Das Landgericht war zwar nicht zu einer Aussetzung verpflichtet, jedoch sind auch unter Berücksichtigung aller vom Kläger vorgetragenen Gesichtspunkte im Schriftsatz vom 12.02.2024 (Bl. 133 ff. d. A.) und vom 27.02.2024 (Bl. 147 ff. d. A.) keine Anhaltspunkte dafür ersichtlich, dass die Ermessensausübung im vorliegenden Fall fehlerhaft gewesen wäre.
2.
Soweit der Kläger einwendet, das Vorabentscheidungsverfahren des Civil Court Malta an den Europäischen Gerichtshof (C-440/23) sei unzulässig und es fehle bereits an der Entscheidungserheblichkeit der Vorlagefragen, da es sich um ein „konstruiertes Verfahren" (Bl. 134 d. A.) handele, ändert dies nichts an der Tatsache, dass der Bundesgerichtshof mit Beschluss vom 10.01.2024 das Revisionsverfahren I ZR 53/23 bis zu einer Entscheidung des EuGH wegen Vorgreiflichkeit ausgesetzt hat. Der Bundesgerichtshof hat in diesem Verfahren darüber zu entscheiden, ob der Veranstalter eines im Inland verbotenen Online-Pokerspiels die verlorenen Spieleinsätze eines Spielers erstatten muss. Das Vorabentscheidungsverfahren betrifft insbesondere die Frage, ob § 4 Abs. 4 GlüStV 2012 unionsrechtskonform war.

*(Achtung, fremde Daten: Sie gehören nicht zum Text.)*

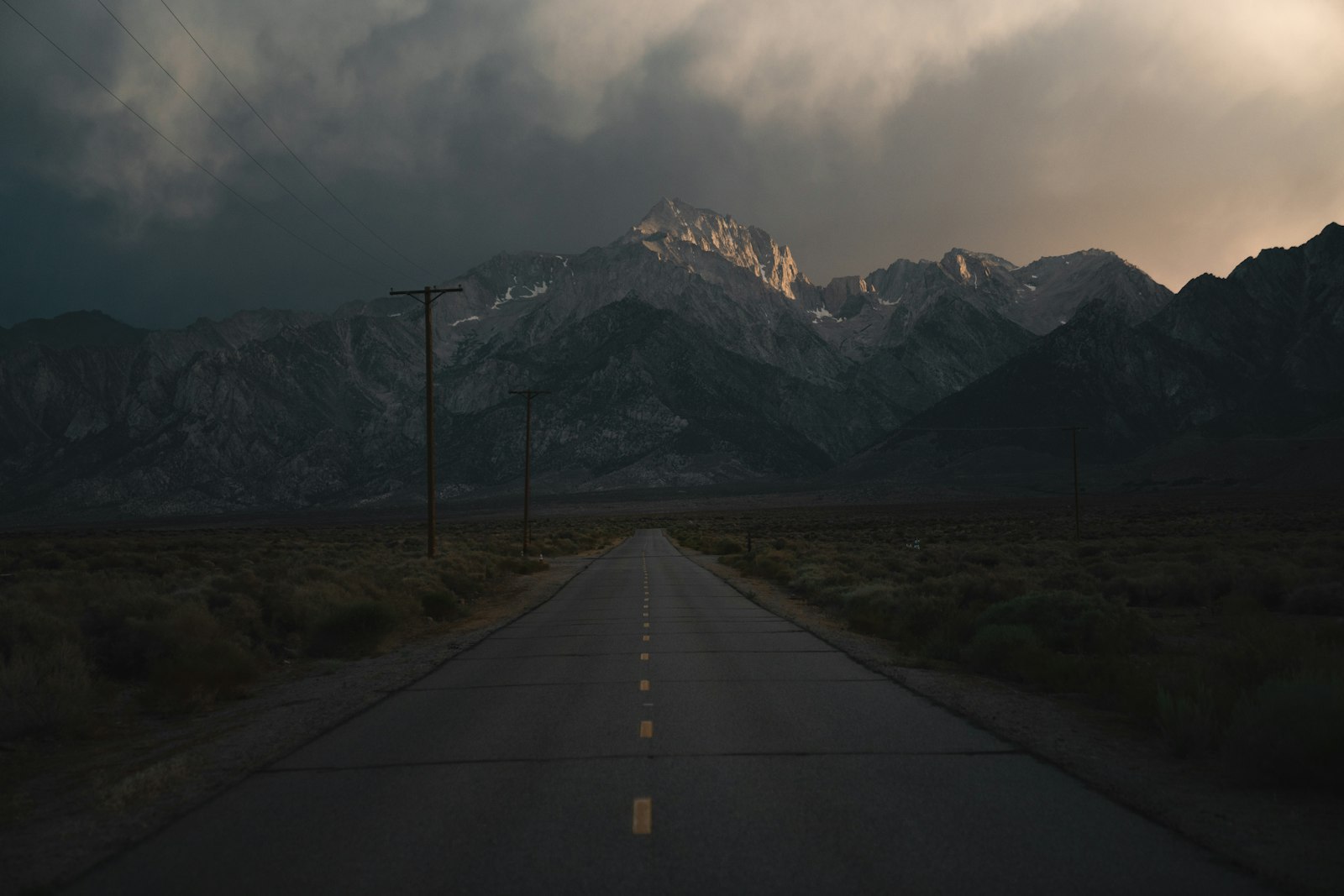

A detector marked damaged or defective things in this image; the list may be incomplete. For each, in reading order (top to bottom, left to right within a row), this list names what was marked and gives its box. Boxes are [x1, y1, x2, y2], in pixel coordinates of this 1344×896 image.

cracked asphalt surface [68, 537, 1263, 892]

Dieser Sachverhalt liegt auch der vom Landgericht Augsburg hier zu entscheidende Fall zugrunde. Anders als der Kläger meint, kann die Vorgreiflichkeit bejaht werden, weil die im Verfahren vor dem EuGH gestellten Vorlagefragen für den vorliegenden Rechtsstreit relevant sind. Auch hier geht es (ausschließlich) um Casino-Glücksspiele, für die das Verbot des § 4 Abs. 4 GlüStV 2012 galt. Der Kläger macht wegen Nichtigkeit gemäß § 134 BGB des zwischen den Parteien geschlossenen Rechtsgeschäfts einen Rückzahlungsanspruch nach § 812 Abs. 1 S. 1 Alt. 1 BGB geltend. Ob er daneben noch Ansprüche aus Delikt und aus einem ausgeübten Widerrufsrecht erhebt, ist unerheblich.
Die entsprechende Anwendung des § 148 ZPO ist in einer solchen Konstellation nach einhelliger Auffassung grundsätzlich zulässig, wenn die betreffende entscheidungserhebliche Frage bereits in einem anderen Verfahren vorgelegt wurde (BGH, Beschluss vom 24.01.2012 - VIII ZR 236/10, BeckRS 2012, 4329, Rn. 9; BGH, Beschluss vom 14.05.2014 - VII ZR 102/12, BeckRS 2014, 11356 Rn. 7 m.w.N.). Die Prüfung einer weitergehenden, in diesem Sinne materiellen Entscheidungserheblichkeit, also ob das Vorlageverfahren in der Sache tatsächlich dazu geeignet ist, eine Frage zu beantworten, die für das ausgesetzte Verfahren entscheidungserheblich ist, ist dem Senat ob des eingeschränkten Prüfungsmaßstabes verwehrt (OLG Braunschweig Beschluss vom 14.02.2022 – 4 W 16/21, BeckRS 2022, 1788 Rn. 66).
Gemessen an diesem eingeschränkten Prüfungsmaßstab hat das Landgericht Augsburg das ihm zustehende Ermessen unter Bejahung eines Aussetzungsgrundes zutreffend ausgeübt.
3.
Eine Kostenentscheidung ist nicht veranlasst (Greger in: Zöller, Zivilprozessordnung, 35. Auflage 2024, § 252 ZPO, Rn. 5).